ヒースクリフは捨て子で、昔この家の主人であったアーンショウ氏に拾われて可愛がられた。彼は黒い顔をした強情な子で、この家の娘キャサリンと不思議に気が合ったが、息子のヒンドリーは彼を憎み、父の死後ヒースクリフを下僕扱いにして虐待する。やがてキャサリンは近くに住むリントン家の長男エドガーと親しくなる。キャサリンを密かに愛していたヒースクリフは、彼女がエドガーと婚約したことを知ると、雷雨の夜に絶望して家出したきり消息を絶った。
3年後、ヒースクリフは富を得て帰って来るが、キャサリンはすでにエドガーの妻になっていた。ヒースクリフは復讐にとりかかり、かつて彼を虐待したヒンドリーの堕落に拍車をかけ、エドガーの妹イザベラを誘惑し、かけおちして結婚した上で彼女を虐待し、冷酷残忍な本性を発揮する。
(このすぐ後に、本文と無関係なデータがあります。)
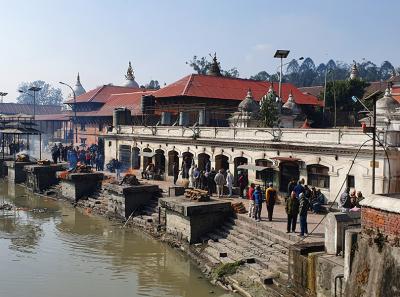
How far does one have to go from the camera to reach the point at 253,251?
14805 millimetres

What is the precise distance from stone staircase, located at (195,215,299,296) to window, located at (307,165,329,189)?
462 centimetres

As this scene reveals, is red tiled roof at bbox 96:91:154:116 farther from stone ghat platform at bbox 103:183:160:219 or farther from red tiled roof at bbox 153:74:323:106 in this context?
stone ghat platform at bbox 103:183:160:219

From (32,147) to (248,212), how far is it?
4746 cm

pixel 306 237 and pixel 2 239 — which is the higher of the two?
pixel 306 237

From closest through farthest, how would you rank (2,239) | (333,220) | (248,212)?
(333,220)
(248,212)
(2,239)

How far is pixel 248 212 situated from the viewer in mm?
17953

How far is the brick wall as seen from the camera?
8.34 m

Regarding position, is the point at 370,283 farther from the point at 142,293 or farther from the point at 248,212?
the point at 248,212

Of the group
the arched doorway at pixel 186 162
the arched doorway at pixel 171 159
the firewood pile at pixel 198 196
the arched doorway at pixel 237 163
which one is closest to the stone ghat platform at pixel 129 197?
the firewood pile at pixel 198 196

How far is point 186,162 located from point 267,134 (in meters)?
6.99

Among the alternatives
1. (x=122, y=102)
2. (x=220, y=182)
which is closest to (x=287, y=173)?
(x=220, y=182)

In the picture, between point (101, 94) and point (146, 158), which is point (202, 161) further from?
point (101, 94)

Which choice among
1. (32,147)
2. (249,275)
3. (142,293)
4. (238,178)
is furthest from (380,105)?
(32,147)

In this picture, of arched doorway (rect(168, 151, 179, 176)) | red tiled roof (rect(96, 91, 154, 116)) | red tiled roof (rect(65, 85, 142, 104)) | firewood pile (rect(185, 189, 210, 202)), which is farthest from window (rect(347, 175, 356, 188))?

キャサリンはエドガーと結婚後もヒースクリフが好きだったので、エドガーがヒースクリフを手荒く扱ったことが原因で部屋に閉じこもって絶食し、ついに正気を失う。死にかけているキャサリンの前にヒースクリフが現われ、彼女をしっかりとだきしめる。キャサリンが女の子を出産して死ぬと、ヒースクリフは木の幹に頭を打ちつけて悲しんだ。いよいよ復讐の念に燃えた彼は、ヒンドリーから屋敷をまきあげ、その子ヘアトンを虐待する。また、イザベラとの間に生まれたヒースクリフの息子リントンと、キャサリンの生んだ娘とを結婚させて、ついに二つの屋敷を自分の手中に収める計画に成功する。
だがヒースクリフは初恋の女キャサリンのことがいつまでも忘れられず、かつて彼女が死んだ時、その墓を掘りかえしたほどであったが、ついに彼女のまぼろしを夢みて恍惚となり、狂乱して断食する。そして死ぬ前に家政婦のネリーに「おれはもうすぐおれの天国に達するところだ。他人の天国なんておれにはまったく無価値だし、ほしくもない」といった。翌朝、ヒースクリフは窓から入るひどい雨にうたれたまま自室で死んでいた。